Jane Wymark in Beasts (1976)

Television

'Wait 'til he's hungry'

Nigel Kneale's Beasts

Andrew Screen, author of the forthcoming The Book of Beasts, explores a ‘touchstone of folk horror and hauntology’, the seminal 1976 series Beasts by Nigel Kneale…​

Mention the summer of 1976 to those who were around and they may go all misty-eyed as they nostalgically recall the record-breaking heatwave that evaporated water supplies, cracked paving flags and melted roads.

They might even recall the swarms of seven-spotted ladybirds that ran riot around the country. It was THE event of the year. It was a landmark in their life.

Not for me. That occurred after the weather had broken, during October and November when I was allowed to stay up late and watch the ITV series Nigel Kneale’s Beasts (1976). I had pestered my mum for days beforehand, prompted by that week’s TV Times listing magazine giving the programme a hefty push with an interview feature with the series writer Nigel Kneale, called The Great Utility Monster, outlining the new programme. 

I first became associated with the work of Nigel Kneale when I was allowed to stay up late on Christmas Day 1972 and watch The Stone Tape (Peter Sasdy). I had just turned five years old a few months earlier and must have either been incredibly well-behaved or extremely quiet that night – my mum often fell asleep in front of the telly. So the memory is a little hazy, more impressionistic than solid. I recalled images of Jane Asher chased by a blob of light and someone falling down some stairs. The tone and feel of the production imprinted itself on me. I did remember the name of the man who wrote it, however, and scoured the TV listings, hoping to find something else he had written. I had to wait for exactly one year before I got my next Nigel Kneale fix in the form of the Hammer film version of Quatermass and the Pit (Roy Ward Baker, 1967) shown on Christmas Day 1973. From then on, I was a Kneale nut, borrowing books from the library to learn more about him.

Records shown:
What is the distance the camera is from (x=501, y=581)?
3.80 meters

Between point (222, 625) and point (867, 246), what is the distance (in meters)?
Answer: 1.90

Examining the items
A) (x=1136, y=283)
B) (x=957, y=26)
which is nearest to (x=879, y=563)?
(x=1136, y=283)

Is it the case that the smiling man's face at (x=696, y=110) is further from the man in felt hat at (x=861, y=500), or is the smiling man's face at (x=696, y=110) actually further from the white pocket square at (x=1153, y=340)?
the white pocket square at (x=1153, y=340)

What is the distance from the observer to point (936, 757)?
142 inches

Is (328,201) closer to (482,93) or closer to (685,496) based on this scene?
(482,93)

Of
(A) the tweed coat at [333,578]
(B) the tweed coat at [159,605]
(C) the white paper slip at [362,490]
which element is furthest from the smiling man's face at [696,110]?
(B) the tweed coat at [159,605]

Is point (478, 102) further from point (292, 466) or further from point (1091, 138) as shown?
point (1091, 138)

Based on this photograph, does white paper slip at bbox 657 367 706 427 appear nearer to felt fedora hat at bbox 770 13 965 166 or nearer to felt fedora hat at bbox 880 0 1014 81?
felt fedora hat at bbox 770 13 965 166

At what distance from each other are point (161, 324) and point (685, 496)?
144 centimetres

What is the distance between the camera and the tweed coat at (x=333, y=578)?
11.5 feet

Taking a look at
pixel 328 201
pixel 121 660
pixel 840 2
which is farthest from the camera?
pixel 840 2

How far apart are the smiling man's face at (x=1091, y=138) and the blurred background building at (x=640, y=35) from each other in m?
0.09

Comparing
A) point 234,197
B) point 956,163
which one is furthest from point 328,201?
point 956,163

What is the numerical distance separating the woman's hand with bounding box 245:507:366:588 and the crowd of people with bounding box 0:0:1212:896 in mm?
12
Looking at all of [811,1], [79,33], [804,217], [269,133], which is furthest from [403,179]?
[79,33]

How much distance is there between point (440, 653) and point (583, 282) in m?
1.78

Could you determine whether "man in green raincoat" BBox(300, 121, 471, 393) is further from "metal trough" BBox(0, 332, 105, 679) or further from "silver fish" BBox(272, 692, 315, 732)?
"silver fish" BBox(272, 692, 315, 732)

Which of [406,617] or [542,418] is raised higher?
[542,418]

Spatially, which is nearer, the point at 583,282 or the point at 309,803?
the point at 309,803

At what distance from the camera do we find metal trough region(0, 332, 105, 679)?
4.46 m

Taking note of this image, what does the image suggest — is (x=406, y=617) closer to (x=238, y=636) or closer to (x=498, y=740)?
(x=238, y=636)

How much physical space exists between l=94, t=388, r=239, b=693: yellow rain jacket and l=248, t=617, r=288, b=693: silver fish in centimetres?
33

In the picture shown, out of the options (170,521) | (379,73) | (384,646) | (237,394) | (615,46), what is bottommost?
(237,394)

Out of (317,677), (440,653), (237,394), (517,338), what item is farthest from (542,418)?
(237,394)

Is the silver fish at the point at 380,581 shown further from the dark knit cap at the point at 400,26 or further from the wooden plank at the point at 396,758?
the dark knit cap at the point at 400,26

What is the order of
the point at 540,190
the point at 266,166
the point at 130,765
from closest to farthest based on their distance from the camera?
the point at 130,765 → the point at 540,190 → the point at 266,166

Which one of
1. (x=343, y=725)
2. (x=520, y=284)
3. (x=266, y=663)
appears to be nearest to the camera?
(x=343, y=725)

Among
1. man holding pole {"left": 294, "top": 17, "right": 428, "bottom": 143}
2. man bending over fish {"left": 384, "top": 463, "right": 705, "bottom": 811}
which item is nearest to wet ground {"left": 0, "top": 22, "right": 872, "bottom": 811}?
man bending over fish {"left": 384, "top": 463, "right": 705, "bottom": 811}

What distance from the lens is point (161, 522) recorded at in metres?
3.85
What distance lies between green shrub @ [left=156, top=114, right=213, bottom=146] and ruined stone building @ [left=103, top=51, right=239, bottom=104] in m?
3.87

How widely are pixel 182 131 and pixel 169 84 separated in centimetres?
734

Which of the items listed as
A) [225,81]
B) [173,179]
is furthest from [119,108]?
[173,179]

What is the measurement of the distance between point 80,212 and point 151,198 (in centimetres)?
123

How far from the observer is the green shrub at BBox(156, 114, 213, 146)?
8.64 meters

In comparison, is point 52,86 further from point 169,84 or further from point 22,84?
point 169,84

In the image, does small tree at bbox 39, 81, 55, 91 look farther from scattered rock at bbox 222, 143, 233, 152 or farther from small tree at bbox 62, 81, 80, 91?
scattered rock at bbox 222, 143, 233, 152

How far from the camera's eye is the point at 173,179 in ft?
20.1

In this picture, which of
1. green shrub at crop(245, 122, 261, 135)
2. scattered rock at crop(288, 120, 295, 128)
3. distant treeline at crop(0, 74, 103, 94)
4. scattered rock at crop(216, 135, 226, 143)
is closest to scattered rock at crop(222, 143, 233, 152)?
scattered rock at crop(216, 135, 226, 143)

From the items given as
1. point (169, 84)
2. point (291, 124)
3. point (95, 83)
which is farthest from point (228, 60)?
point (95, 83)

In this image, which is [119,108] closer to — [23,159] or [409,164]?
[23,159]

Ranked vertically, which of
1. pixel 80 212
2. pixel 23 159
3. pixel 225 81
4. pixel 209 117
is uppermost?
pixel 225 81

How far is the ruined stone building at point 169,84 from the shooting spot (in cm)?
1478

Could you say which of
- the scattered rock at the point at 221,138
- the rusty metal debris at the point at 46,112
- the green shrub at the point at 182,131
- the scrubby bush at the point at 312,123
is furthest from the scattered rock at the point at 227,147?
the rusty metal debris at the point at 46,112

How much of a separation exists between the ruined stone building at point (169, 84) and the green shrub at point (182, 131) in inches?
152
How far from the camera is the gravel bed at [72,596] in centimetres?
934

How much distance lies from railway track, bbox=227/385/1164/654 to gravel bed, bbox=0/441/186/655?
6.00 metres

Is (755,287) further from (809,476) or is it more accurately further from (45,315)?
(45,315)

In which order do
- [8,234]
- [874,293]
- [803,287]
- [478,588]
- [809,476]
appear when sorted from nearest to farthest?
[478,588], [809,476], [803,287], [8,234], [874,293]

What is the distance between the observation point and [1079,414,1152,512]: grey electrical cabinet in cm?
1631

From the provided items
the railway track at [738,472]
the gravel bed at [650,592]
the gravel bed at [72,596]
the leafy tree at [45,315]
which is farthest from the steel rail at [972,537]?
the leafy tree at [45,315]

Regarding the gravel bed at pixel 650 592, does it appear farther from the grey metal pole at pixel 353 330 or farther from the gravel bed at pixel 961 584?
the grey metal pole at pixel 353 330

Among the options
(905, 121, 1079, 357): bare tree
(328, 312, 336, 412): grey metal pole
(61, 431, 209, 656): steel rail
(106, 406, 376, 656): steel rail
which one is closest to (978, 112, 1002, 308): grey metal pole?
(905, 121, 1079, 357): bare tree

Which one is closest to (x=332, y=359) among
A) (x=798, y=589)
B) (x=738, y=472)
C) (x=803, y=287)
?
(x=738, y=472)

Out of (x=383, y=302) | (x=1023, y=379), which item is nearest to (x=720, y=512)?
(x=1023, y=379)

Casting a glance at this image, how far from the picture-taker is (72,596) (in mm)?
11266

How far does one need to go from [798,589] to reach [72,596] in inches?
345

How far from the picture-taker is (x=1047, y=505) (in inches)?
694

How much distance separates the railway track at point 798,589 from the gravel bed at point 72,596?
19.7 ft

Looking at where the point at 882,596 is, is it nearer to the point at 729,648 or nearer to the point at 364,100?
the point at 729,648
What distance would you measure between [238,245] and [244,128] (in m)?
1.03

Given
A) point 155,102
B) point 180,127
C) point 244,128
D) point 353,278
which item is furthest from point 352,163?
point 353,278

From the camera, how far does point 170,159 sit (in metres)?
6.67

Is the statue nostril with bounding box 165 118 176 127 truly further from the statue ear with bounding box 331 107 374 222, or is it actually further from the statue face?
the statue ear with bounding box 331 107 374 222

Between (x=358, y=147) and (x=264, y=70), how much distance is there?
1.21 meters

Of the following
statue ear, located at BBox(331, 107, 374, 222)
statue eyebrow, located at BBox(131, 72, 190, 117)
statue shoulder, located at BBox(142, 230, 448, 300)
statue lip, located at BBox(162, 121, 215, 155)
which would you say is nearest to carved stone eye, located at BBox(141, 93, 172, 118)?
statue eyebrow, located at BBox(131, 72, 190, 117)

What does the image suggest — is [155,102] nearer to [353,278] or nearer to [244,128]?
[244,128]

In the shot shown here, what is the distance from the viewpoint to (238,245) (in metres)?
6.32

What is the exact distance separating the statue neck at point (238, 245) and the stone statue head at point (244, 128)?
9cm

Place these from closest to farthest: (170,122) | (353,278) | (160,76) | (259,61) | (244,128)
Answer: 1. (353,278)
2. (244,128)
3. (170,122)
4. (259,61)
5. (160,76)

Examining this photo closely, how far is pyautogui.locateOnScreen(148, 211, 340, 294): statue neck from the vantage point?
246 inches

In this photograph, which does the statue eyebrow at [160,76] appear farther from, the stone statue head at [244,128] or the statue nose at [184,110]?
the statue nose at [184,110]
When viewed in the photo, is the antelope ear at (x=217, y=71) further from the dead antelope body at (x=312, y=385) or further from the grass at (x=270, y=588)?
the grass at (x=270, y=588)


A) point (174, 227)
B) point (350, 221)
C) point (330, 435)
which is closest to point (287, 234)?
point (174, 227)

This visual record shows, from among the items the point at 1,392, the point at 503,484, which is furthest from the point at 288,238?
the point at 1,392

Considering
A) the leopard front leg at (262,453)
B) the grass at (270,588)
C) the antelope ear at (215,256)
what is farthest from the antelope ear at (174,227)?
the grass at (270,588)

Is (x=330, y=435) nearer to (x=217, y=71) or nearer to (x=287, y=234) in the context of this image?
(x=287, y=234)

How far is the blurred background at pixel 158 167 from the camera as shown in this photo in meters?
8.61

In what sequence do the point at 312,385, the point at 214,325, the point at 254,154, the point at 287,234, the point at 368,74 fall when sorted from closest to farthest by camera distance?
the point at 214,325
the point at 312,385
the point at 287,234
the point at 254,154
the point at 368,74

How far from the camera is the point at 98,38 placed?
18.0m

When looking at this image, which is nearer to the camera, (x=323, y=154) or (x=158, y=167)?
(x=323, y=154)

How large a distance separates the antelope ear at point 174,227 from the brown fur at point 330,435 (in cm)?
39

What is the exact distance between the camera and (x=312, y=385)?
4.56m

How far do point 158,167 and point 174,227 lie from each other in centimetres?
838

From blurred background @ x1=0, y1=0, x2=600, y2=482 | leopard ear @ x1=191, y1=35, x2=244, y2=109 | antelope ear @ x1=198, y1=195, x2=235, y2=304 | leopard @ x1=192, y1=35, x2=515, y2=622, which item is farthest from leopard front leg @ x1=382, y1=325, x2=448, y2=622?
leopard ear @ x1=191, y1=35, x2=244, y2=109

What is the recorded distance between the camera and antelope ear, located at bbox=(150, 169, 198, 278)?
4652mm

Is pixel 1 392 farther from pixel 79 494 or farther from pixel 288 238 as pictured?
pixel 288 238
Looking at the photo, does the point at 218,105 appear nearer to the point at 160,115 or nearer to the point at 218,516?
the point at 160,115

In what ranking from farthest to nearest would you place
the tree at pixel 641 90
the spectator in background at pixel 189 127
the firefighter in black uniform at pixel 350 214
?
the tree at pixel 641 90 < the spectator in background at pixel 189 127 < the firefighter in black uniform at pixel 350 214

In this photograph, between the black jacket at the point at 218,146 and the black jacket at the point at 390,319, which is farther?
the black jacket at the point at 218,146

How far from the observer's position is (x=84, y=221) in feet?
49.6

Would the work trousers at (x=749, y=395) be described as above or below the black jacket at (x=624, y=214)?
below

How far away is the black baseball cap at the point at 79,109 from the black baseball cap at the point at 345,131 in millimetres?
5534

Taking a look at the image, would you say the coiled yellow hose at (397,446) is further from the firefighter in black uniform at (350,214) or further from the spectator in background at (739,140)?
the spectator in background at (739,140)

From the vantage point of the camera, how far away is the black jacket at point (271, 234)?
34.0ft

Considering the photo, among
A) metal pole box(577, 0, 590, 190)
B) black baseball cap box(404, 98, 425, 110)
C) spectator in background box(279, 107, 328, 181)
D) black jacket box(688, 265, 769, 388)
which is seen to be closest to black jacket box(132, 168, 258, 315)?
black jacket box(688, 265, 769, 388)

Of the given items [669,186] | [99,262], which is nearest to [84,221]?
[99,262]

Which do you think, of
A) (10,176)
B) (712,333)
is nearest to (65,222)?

Exercise details:
In the piece on Nigel Kneale's Beasts, what was the TV Times interview feature with Kneale called?

Answer:
The Great Utility Monster